*Source material*.

________________

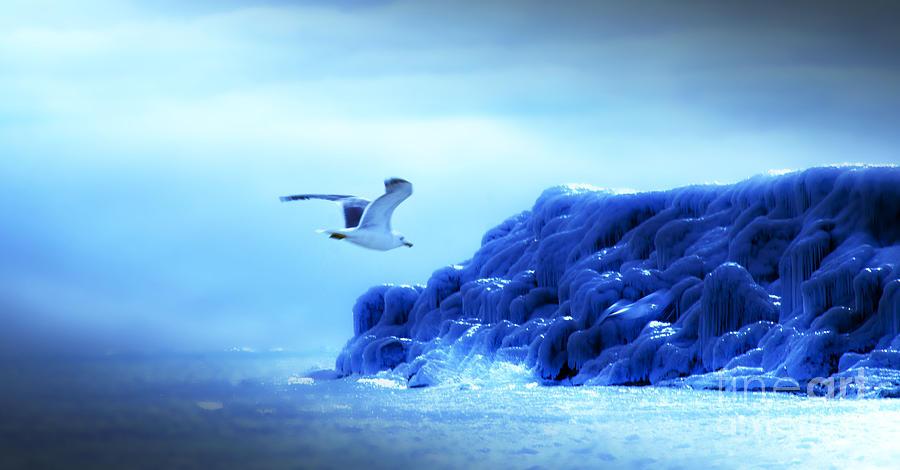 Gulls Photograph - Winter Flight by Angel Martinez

________________

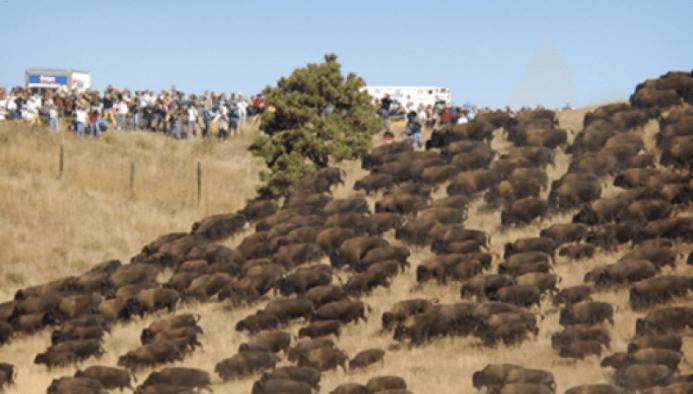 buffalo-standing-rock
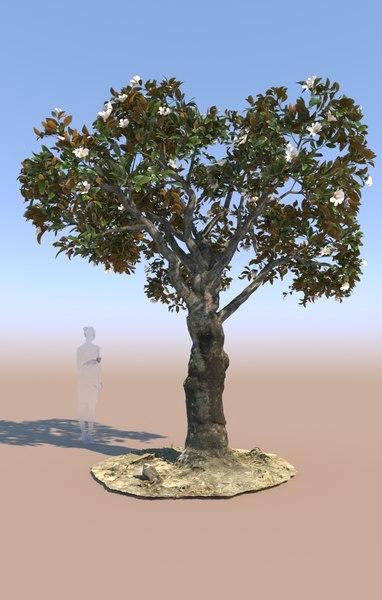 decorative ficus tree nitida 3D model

________________

*Goal of the exercise*. Starting at the line with "buffalo-standing-rock" and finishing at the line with "decorative ficus tree nitida 3D model", copy the material above exactly, both lines included. Nothing else goes in, and no pictures.

*Finished exercise*.
 buffalo-standing-rock
 decorative ficus tree nitida 3D model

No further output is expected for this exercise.